Lee—who indeed showed tremendous courage and prescience in opposing the disastrous post-9/11 wars—told the paper that in the Ukraine war, “we see a dictatorship invading a democracy. And we need to be on the side of democracy. Whenever you see innocent people being killed by a war criminal, you want to do what you can to support them.” Lee has voted with her party and most Republicans in favor of some military aid for Kiev, though in other cases she has declined to go along.
Lee did not speculate about what motivates the Republicans’ dissent. But other pro-escalation lawmakers didn’t hold back. “I just think these guys are with Trump,” averred Rep. Zoe Lofgren of California. Trump, she said, “has made clear that he supports Putin and other authoritarian leaders,” something “you saw [in] how he refused to say he wants Ukraine to win the war.” Mainstream, pro-escalation Republicans are barely more restrained when discussing the antiwar populists, especially now that they don’t have to worry about Tucker Carlson castigating them nightly on Fox News.
All this is a reminder of an obvious point: Criticizing the failed wars of the past is a much easier business than standing in the way of the current rush to war and escalation. As Lee, the recipient of many death threats after her dissenting vote, knows all too well, questioning the current war gets one branded a traitor and a stooge of global baddies and authoritarians.

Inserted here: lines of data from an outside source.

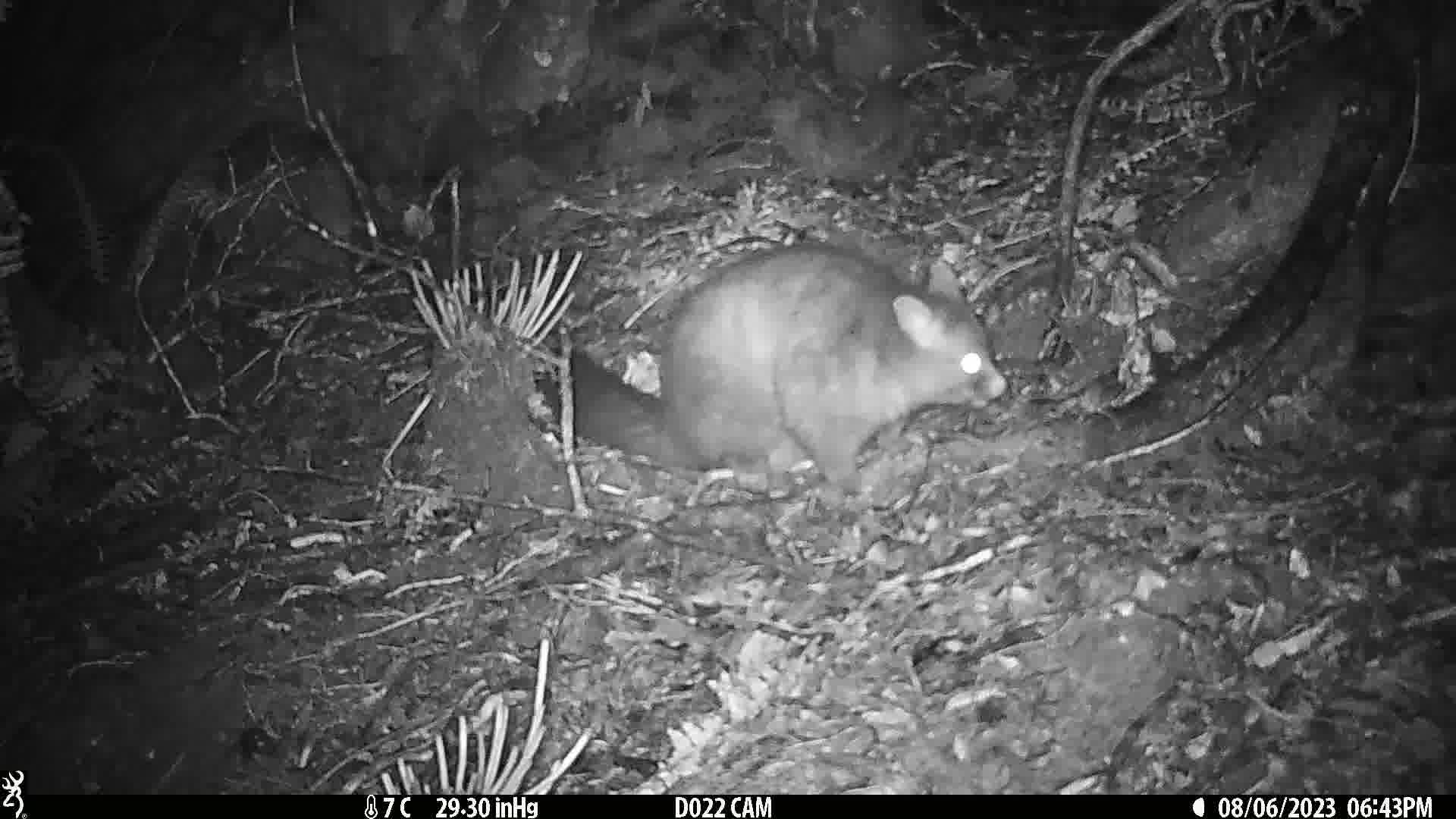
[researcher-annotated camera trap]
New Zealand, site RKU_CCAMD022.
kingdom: Animalia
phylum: Chordata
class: Mammalia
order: Diprotodontia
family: Phalangeridae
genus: Trichosurus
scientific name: Trichosurus vulpecula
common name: common brushtail possum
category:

That’s what happened to progressive critics of the post-9/11 wars in those heady days. Andrew Sullivan called them “a fifth column.” Pro-war loudmouth Ralph Peters compared them to Petain and “apologists for Hitler.” Christopher Hitchens barraged them with clever abuse. In a nation that sees a new Hitler in every rival and adversary, every war critic and every escalation skeptic is a new Chamberlain. The end of democracy is forever just around the corner—unless we take action now, and “action” can only mean escalate, escalate, escalate. If you don’t favor escalation, you’re no friend of democracy.
It is terribly easy to pen editorials and columns framing skeptics and dissidents as “apologists for evil,” as men and women lacking “moral seriousness” (remember that buzzword of highbrow hawkism circa 2003?). I know, because I used to write editorials like that in my younger hawkish days. Try it yourself: See how many different sentence iterations you can generate using the terms “democracy,” “Iraq,” “apologists,” “Saddam,” “threat,” “moral seriousness,” “American responsibility,” and/or “American leadership.” Now try the same game, only substitute “Russia” and “Putin” for “Iraq” and “Saddam.”
Easy enough, as I say. Now recall that Russia is an actual nuclear power, while Saddam only played that role in the Bush-era hawks’ fantasies. That simple fact is a measure of the actual courage and moral seriousness of today’s antiwar Republicans, whatever their motives might be.
Let’s hope the current war doesn’t take a truly disastrous turn. For in that case, being remembered as a “folk hero” may indeed not be worth the candle.